Objective 1: Unsupervised Nonlinear System Identification
Within the ACCOST project, motivated by previous work on prescribed performance control, we aim at designing: (i) an on-line RBF neural network identification scheme; (ii) a PE reference trajectory and (iii) a controller generating the appropriate control input signals that guarantee the satisfaction of PE condition for the RBF regressors employed. As a consequence, the neural network weight estimates would be not only uniformly bounded but also would converge to small neighborhoods of their actual values; thus achieving the goal of learning the actual system nonlinearities with quality guarantees.
Objective 2: Control under Actuation Limitations
Within the ACCOST project and motivated by previous works on prescribed performance control with deadzone, backlash and hysteresis input nonlinearities, we aim at developing a novel adaptive modification of the Prescribed Performance Control methodology that adjusts online the performance specifications when the input constraints tend to be violated, i.e., when a contradiction between what is desired and what is feasible arises. In particular, the ultimate goal will be to find out how input constraints affect the output performance through the system dynamics, which still remains open in the related literature since no constructive method has ever been proposed that achieves the best feasible performance under certain actuation constraints.

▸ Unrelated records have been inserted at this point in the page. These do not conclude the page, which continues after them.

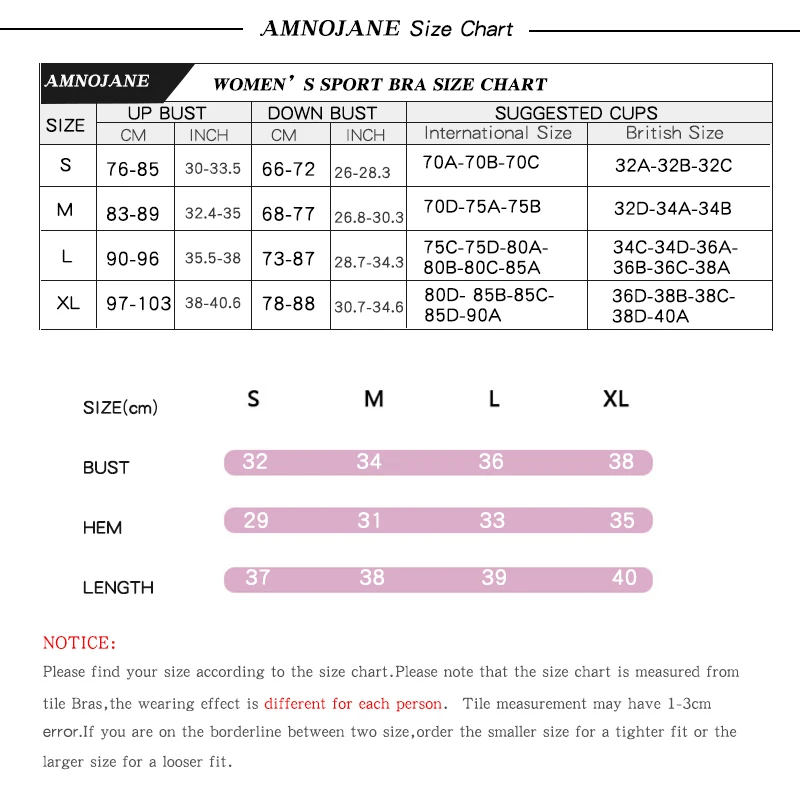 AMNOJANE Size Chart

AMNOJANE WOMEN' S SPORT BRA SIZE CHART

| SIZE | UP BUST CM | UP BUST INCH | DOWN BUST CM | DOWN BUST INCH | SUGGESTED CUPS International Size | SUGGESTED CUPS British Size |
|---|---|---|---|---|---|---|
| S | 76-85 | 30-33.5 | 66-72 | 26-28.3 | 70A-70B-70C | 32A-32B-32C |
| M | 83-89 | 32.4-35 | 68-77 | 26.8-30.3 | 70D-75A-75B | 32D-34A-34B |
| L | 90-96 | 35.5-38 | 73-87 | 28.7-34.3 | 75C-75D-80A-80B-80C-85A | 34C-34D-36A-36B-36C-38A |
| XL | 97-103 | 38-40.6 | 78-88 | 30.7-34.6 | 80D- 85B-85C-85D-90A | 36D-38B-38C-38D-40A |

| SIZE(cm) | S | M | L | XL |
|---|---|---|---|---|
| BUST | 32 | 34 | 36 | 38 |
| HEM | 29 | 31 | 33 | 35 |
| LENGTH | 37 | 38 | 39 | 40 |

NOTICE:
Please find your size according to the size chart.Please note that the size chart is measured from tile Bras,the wearing effect is different for each person. Tile measurement may have 1-3cm error.If you are on the borderline between two size,order the smaller size for a tighter fit or the larger size for a looser fit.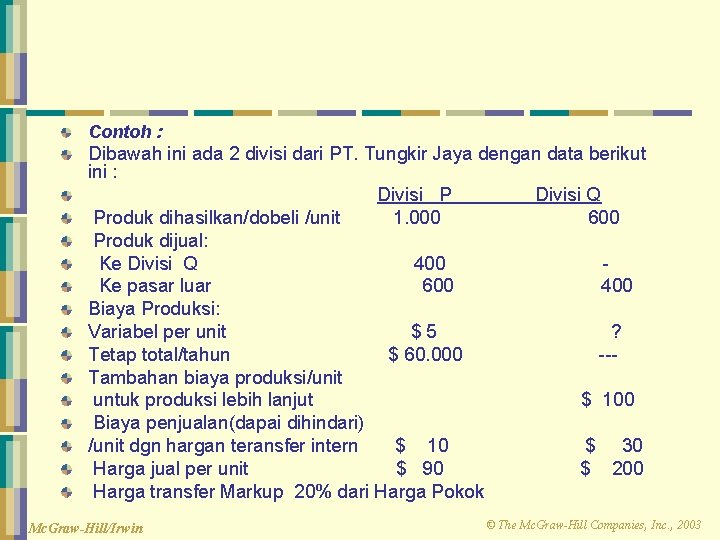 Contoh :

Dibawah ini ada 2 divisi dari PT. Tungkir Jaya dengan data berikut ini :

| | Divisi P | Divisi Q |
|---|---|---|
| Produk dihasilkan/dobeli /unit | 1.000 | 600 |
| Produk dijual: | | |
| Ke Divisi Q | 400 | - |
| Ke pasar luar | 600 | 400 |
| Biaya Produksi: | | |
| Variabel per unit | $ 5 | ? |
| Tetap total/tahun | $ 60.000 | --- |
| Tambahan biaya produksi/unit | | |
| untuk produksi lebih lanjut | | $ 100 |
| Biaya penjualan(dapai dihindari) | | |
| /unit dgn hargan teransfer intern | $ 10 | $ 30 |
| Harga jual per unit | $ 90 | $ 200 |

Harga transfer Markup 20% dari Harga Pokok

McGraw-Hill/Irwin

© The McGraw-Hill Companies, Inc., 2003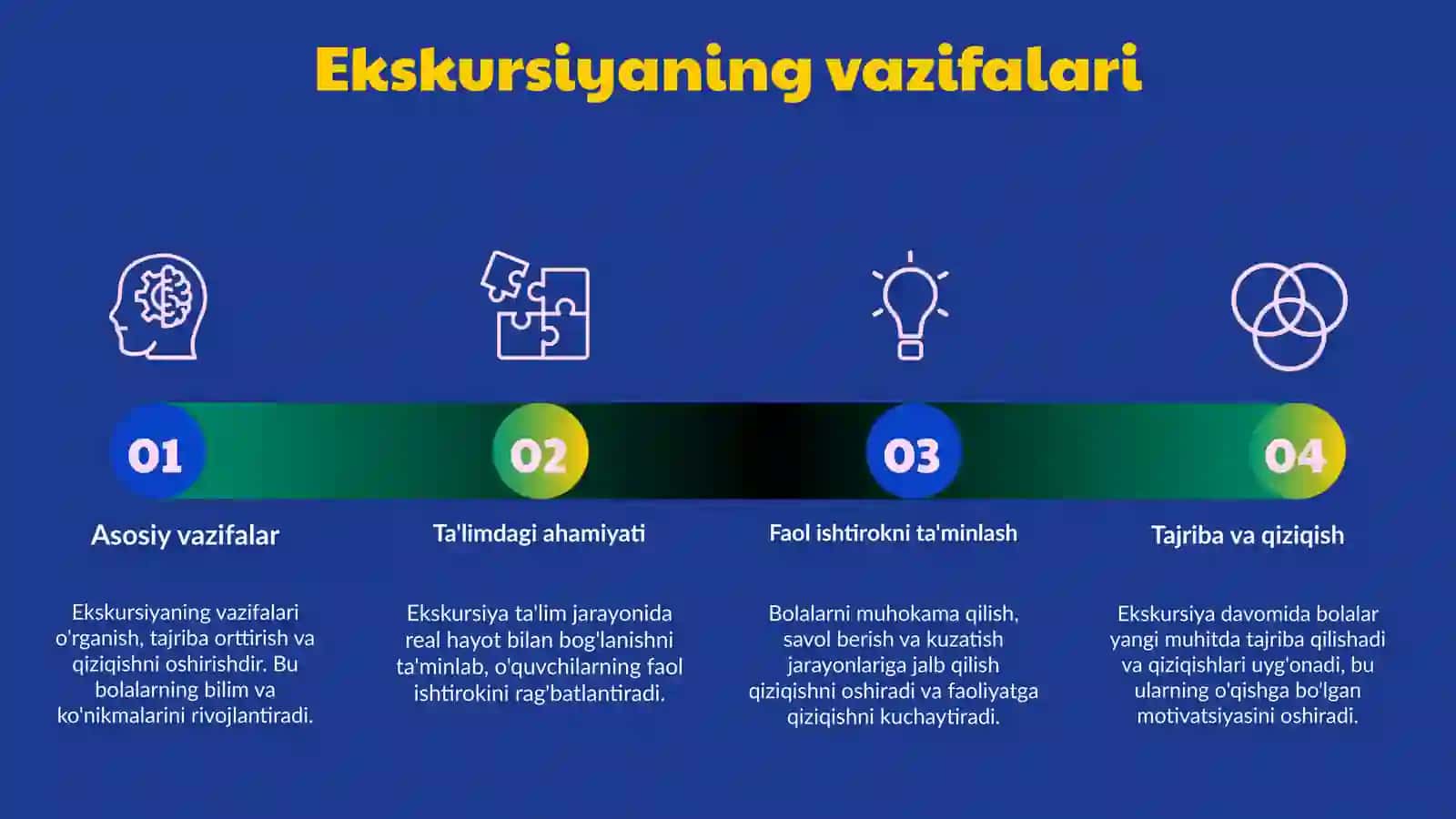 Ekskursiyaning vazifalari

01

Asosiy vazifalar

Ekskursiyaning vazifalari o'rganish, tajriba orttirish va qiziqishni oshirishdir. Bu bolalarning bilim va ko'nikmalarini rivojlantiradi.

02

Ta'limdagi ahamiyati

Ekskursiya ta'lim jarayonida real hayot bilan bog'lanishni ta'minlab, o'quvchilarning faol ishtirokini rag'batlantiradi.

03

Faol ishtirokni ta'minlash

Bolalarni muhokama qilish, savol berish va kuzatish jarayonlariga jalb qilish qiziqishni oshiradi va faoliyatga qiziqishni kuchaytiradi.

04

Tajriba va qiziqish

Ekskursiya davomida bolalar yangi muhitda tajriba qilishadi va qiziqishlari uyg'onadi, bu ularning o'qishga bo'lgan motivatsiyasini oshiradi.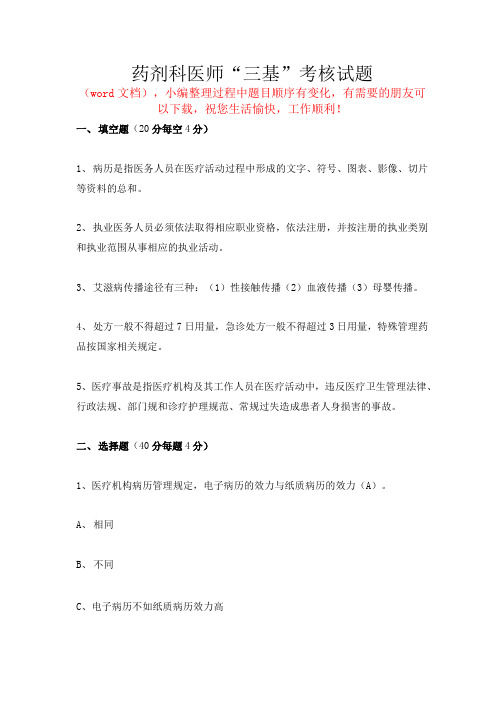 药剂科医师“三基”考核试题

（word 文档），小编整理过程中题目顺序有变化，有需要的朋友可以下载，祝您生活愉快，工作顺利！

一、填空题（20 分每空 4 分）

1、病历是指医务人员在医疗活动过程中形成的文字、符号、图表、影像、切片等资料的总和。

2、执业医务人员必须依法取得相应职业资格，依法注册，并按注册的执业类别和执业范围从事相应的执业活动。

3、艾滋病传播途径有三种：（1）性接触传播（2）血液传播（3）母婴传播。

4、处方一般不得超过 7 日用量，急诊处方一般不得超过 3 日用量，特殊管理药品按国家相关规定。

5、医疗事故是指医疗机构及其工作人员在医疗活动中，违反医疗卫生管理法律、行政法规、部门规和诊疗护理规范、常规过失造成患者人身损害的事故。

二、选择题（40 分每题 4 分）

1、医疗机构病历管理规定，电子病历的效力与纸质病历的效力（A）。

A、相同

B、不同

C、电子病历不如纸质病历效力高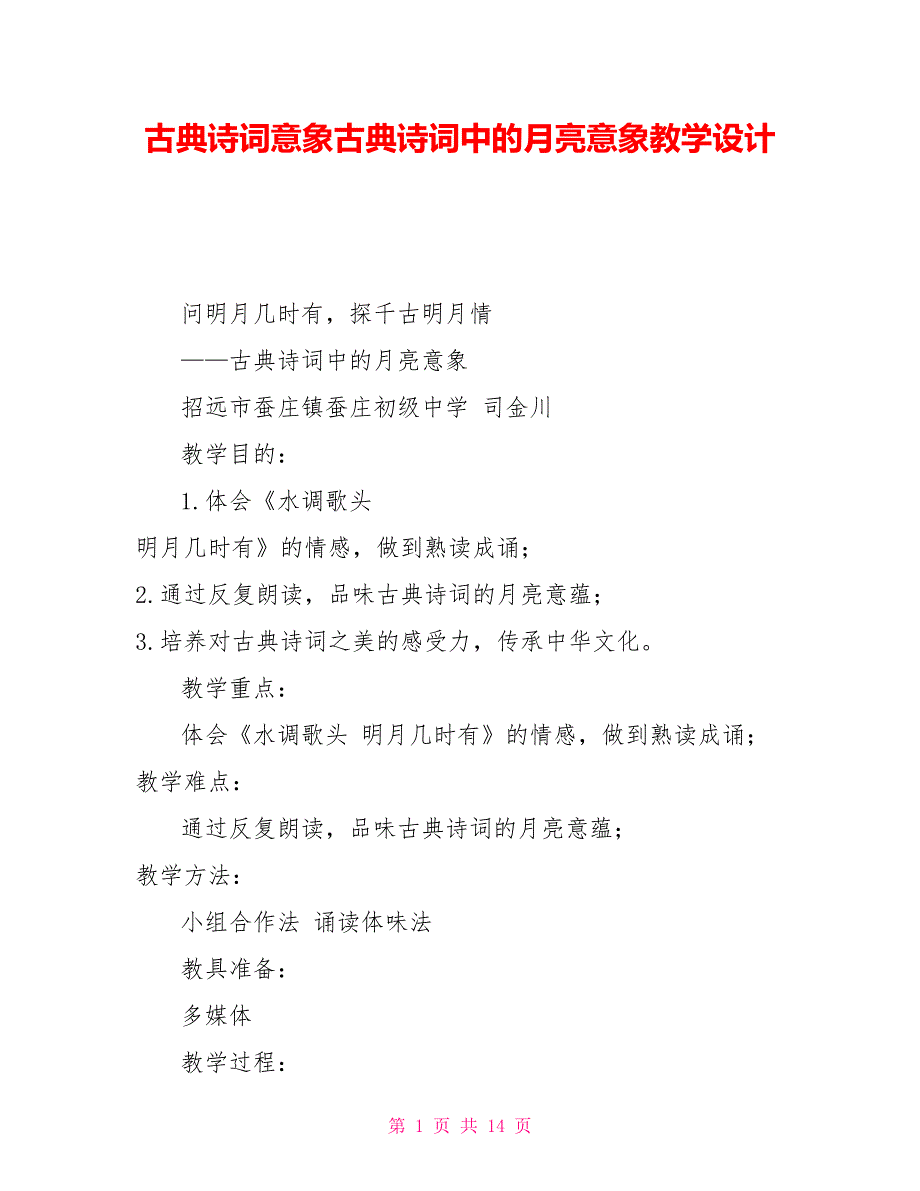 古典诗词意象古典诗词中的月亮意象教学设计

问明月几时有，探千古明月情

——古典诗词中的月亮意象

招远市蚕庄镇蚕庄初级中学 司金川

教学目的：

1.体会《水调歌头 明月几时有》的情感，做到熟读成诵；

2.通过反复朗读，品味古典诗词的月亮意蕴；

3.培养对古典诗词之美的感受力，传承中华文化。

教学重点：

体会《水调歌头 明月几时有》的情感，做到熟读成诵；

教学难点：

通过反复朗读，品味古典诗词的月亮意蕴；

教学方法：

小组合作法 诵读体味法

教具准备：

多媒体

教学过程：

第 1 页 共 14 页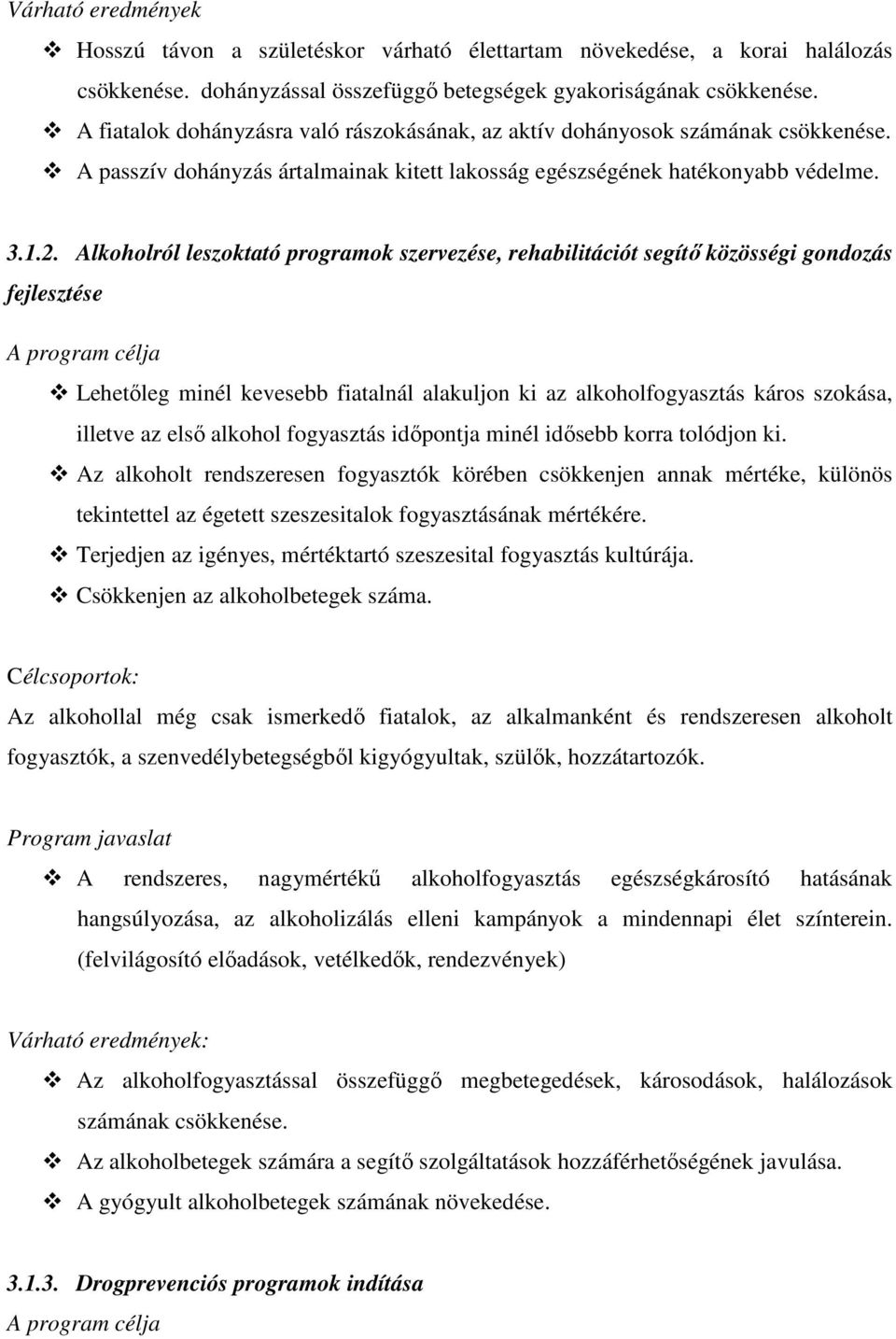 Várható eredmények

❖ Hosszú távon a születéskor várható élettartam növekedése, a korai halálozás csökkenése. dohányzással összefüggő betegségek gyakoriságának csökkenése.
❖ A fiatalok dohányzásra való rászokásának, az aktív dohányosok számának csökkenése.
❖ A passzív dohányzás ártalmainak kitett lakosság egészségének hatékonyabb védelme.

3.1.2. Alkoholról leszoktató programok szervezése, rehabilitációt segítő közösségi gondozás fejlesztése

A program célja

❖ Lehetőleg minél kevesebb fiatalnál alakuljon ki az alkoholfogyasztás káros szokása, illetve az első alkohol fogyasztás időpontja minél idősebb korra tolódjon ki.
❖ Az alkoholt rendszeresen fogyasztók körében csökkenjen annak mértéke, különös tekintettel az égetett szeszesitalok fogyasztásának mértékére.
❖ Terjedjen az igényes, mértéktartó szeszesital fogyasztás kultúrája.
❖ Csökkenjen az alkoholbetegek száma.

Célcsoportok:

Az alkohollal még csak ismerkedő fiatalok, az alkalmanként és rendszeresen alkoholt fogyasztók, a szenvedélybetegségből kigyógyultak, szülők, hozzátartozók.

Program javaslat

❖ A rendszeres, nagymértékű alkoholfogyasztás egészségkárosító hatásának hangsúlyozása, az alkoholizálás elleni kampányok a mindennapi élet színterein. (felvilágosító előadások, vetélkedők, rendezvények)

Várható eredmények:

❖ Az alkoholfogyasztással összefüggő megbetegedések, károsodások, halálozások számának csökkenése.
❖ Az alkoholbetegek számára a segítő szolgáltatások hozzáférhetőségének javulása.
❖ A gyógyult alkoholbetegek számának növekedése.

3.1.3. Drogprevenciós programok indítása

A program célja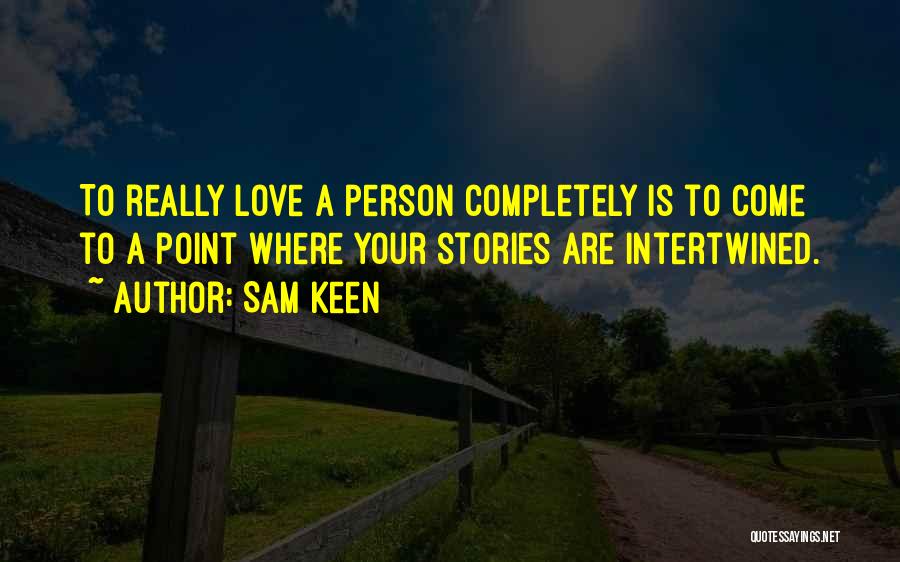 TO REALLY LOVE A PERSON COMPLETELY IS TO COME TO A POINT WHERE YOUR STORIES ARE INTERTWINED.

~ AUTHOR: SAM KEEN

QUOTESSAYINGS.NET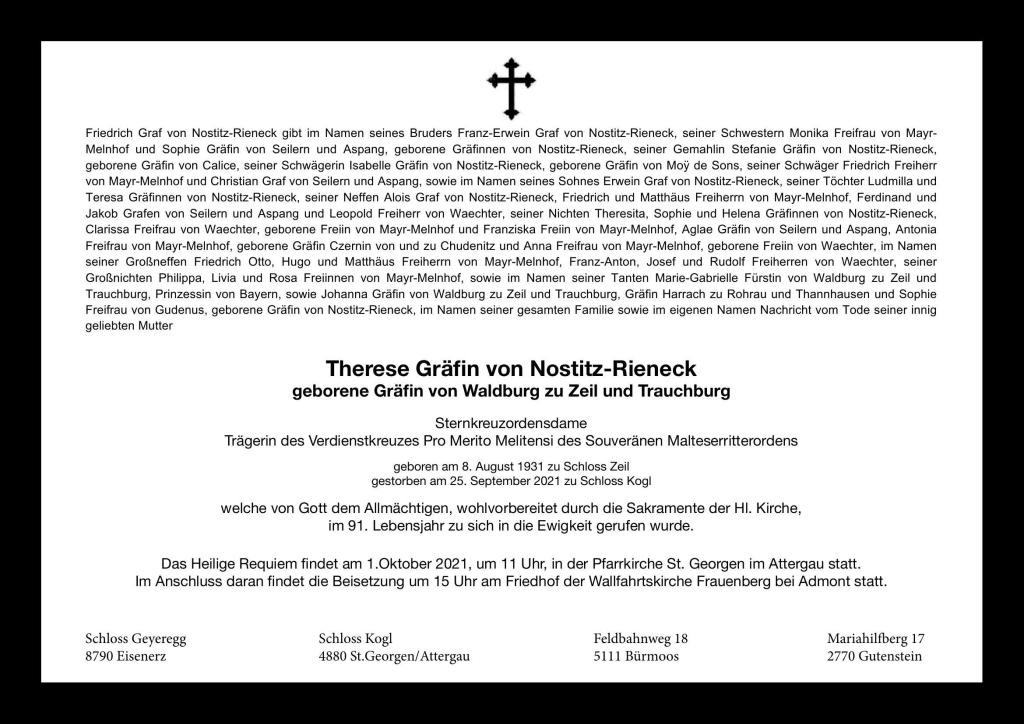 Friedrich Graf von Nostitz-Rieneck gibt im Namen seines Bruders Franz-Erwein Graf von Nostitz-Rieneck, seiner Schwestern Monika Freifrau von Mayr-Melnhof und Sophie Gräfin von Seilern und Aspang, geborene Gräfinnen von Nostitz-Rieneck, seiner Gemahlin Stefanie Gräfin von Nostitz-Rieneck, geborene Gräfin von Calice, seiner Schwägerin Isabelle Gräfin von Nostitz-Rieneck, geborene Gräfin von Moÿ de Sons, seiner Schwäger Friedrich Freiherr von Mayr-Melnhof und Christian Graf von Seilern und Aspang, sowie im Namen seines Sohnes Erwein Graf von Nostitz-Rieneck, seiner Töchter Ludmilla und Teresa Gräfinnen von Nostitz-Rieneck, seiner Neffen Alois Graf von Nostitz-Rieneck, Friedrich und Matthäus Freiherrn von Mayr-Melnhof, Ferdinand und Jakob Grafen von Seilern und Aspang und Leopold Freiherr von Waechter, seiner Nichten Theresita, Sophie und Helena Gräfinnen von Nostitz-Rieneck, Clarissa Freifrau von Waechter, geborene Freiin von Mayr-Melnhof und Franziska Freiin von Mayr-Melnhof, Aglae Gräfin von Seilern und Aspang, Antonia Freifrau von Mayr-Melnhof, geborene Gräfin Czernin von und zu Chudenitz und Anna Freifrau von Mayr-Melnhof, geborene Freiin von Waechter, im Namen seiner Großneffen Friedrich Otto, Hugo und Matthäus Freiherrn von Mayr-Melnhof, Franz-Anton, Josef und Rudolf Freiherren von Waechter, seiner Großnichten Philippa, Livia und Rosa Freiinnen von Mayr-Melnhof, sowie im Namen seiner Tanten Marie-Gabrielle Fürstin von Waldburg zu Zeil und Trauchburg, Prinzessin von Bayern, sowie Johanna Gräfin von Waldburg zu Zeil und Trauchburg, Gräfin Harrach zu Rohrau und Thannhausen und Sophie Freifrau von Gudenus, geborene Gräfin von Nostitz-Rieneck, im Namen seiner gesamten Familie sowie im eigenen Namen Nachricht vom Tode seiner innig geliebten Mutter

Therese Gräfin von Nostitz-Rieneck
geborene Gräfin von Waldburg zu Zeil und Trauchburg

Sternkreuzordensdame
Trägerin des Verdienstkreuzes Pro Merito Melitensi des Souveränen Malteserritterordens

geboren am 8. August 1931 zu Schloss Zeil
gestorben am 25. September 2021 zu Schloss Kogl

welche von Gott dem Allmächtigen, wohlvorbereitet durch die Sakramente der Hl. Kirche, im 91. Lebensjahr zu sich in die Ewigkeit gerufen wurde.

Das Heilige Requiem findet am 1.Oktober 2021, um 11 Uhr, in der Pfarrkirche St. Georgen im Attergau statt.
Im Anschluss daran findet die Beisetzung um 15 Uhr am Friedhof der Wallfahrtskirche Frauenberg bei Admont statt.

Schloss Geyeregg
8790 Eisenerz

Schloss Kogl
4880 St.Georgen/Attergau

Feldbahnweg 18
5111 Bürmoos

Mariahilfberg 17
2770 Gutenstein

Objective 3: Control under Feedback Limitations
Within the ACCOST project and motivated by previous works on prescribed performance control, we aim at designing a novel observer scheme, reinforced with predefined performance attributes without either resorting to the high-gain approach or incorporating a priori knowledge of the actual system nonlinearities. Therefore, the intriguing properties of Prescribed Performance Control methodology would be sufficient to establish output feedback control with prescribed performance via simply securing the boundedness of the closed-loop system trajectories, thus resulting in significantly less complex and more robust design, compared to existing works in the related literature.
Objective 4: Demonstration in Aerial Robotics
It is very important to demonstrate and validate the overall control framework that will be designed in the context of the ACCOST project. For this reason, we aim at multiple experimental and realistic simulation studies that will incorporate all aforementioned theoretical aspects for a variety of application domains in aerial robotics. In particular within ACCOST, we shall consider multi-copter aerial robots involved in three case-studies: (i) trajectory tracking in free space, (ii) contact force/position control (in such case the multi-copter will be enhanced with a manipulator for increased intervention capabilities) and (iii) multi-robot cooperative formation. The studies should involve: (a)realistic modeling of the complex dynamics (including external disturbances and measurement noise) in each case-study, (b)an autonomous system identification module to extract an accurate dynamic model, (c)a control scheme that takes into account actuation as well as feedback constraints and guarantees certain predefined performance requirements imposed by the operational specifications of each case separately, (d)an automatic tuning process for the control parameters and (e)extensive comparative results with the current state of the art algorithms that are employed in each case-study, in order to put forward the full prospect of the proposed control framework.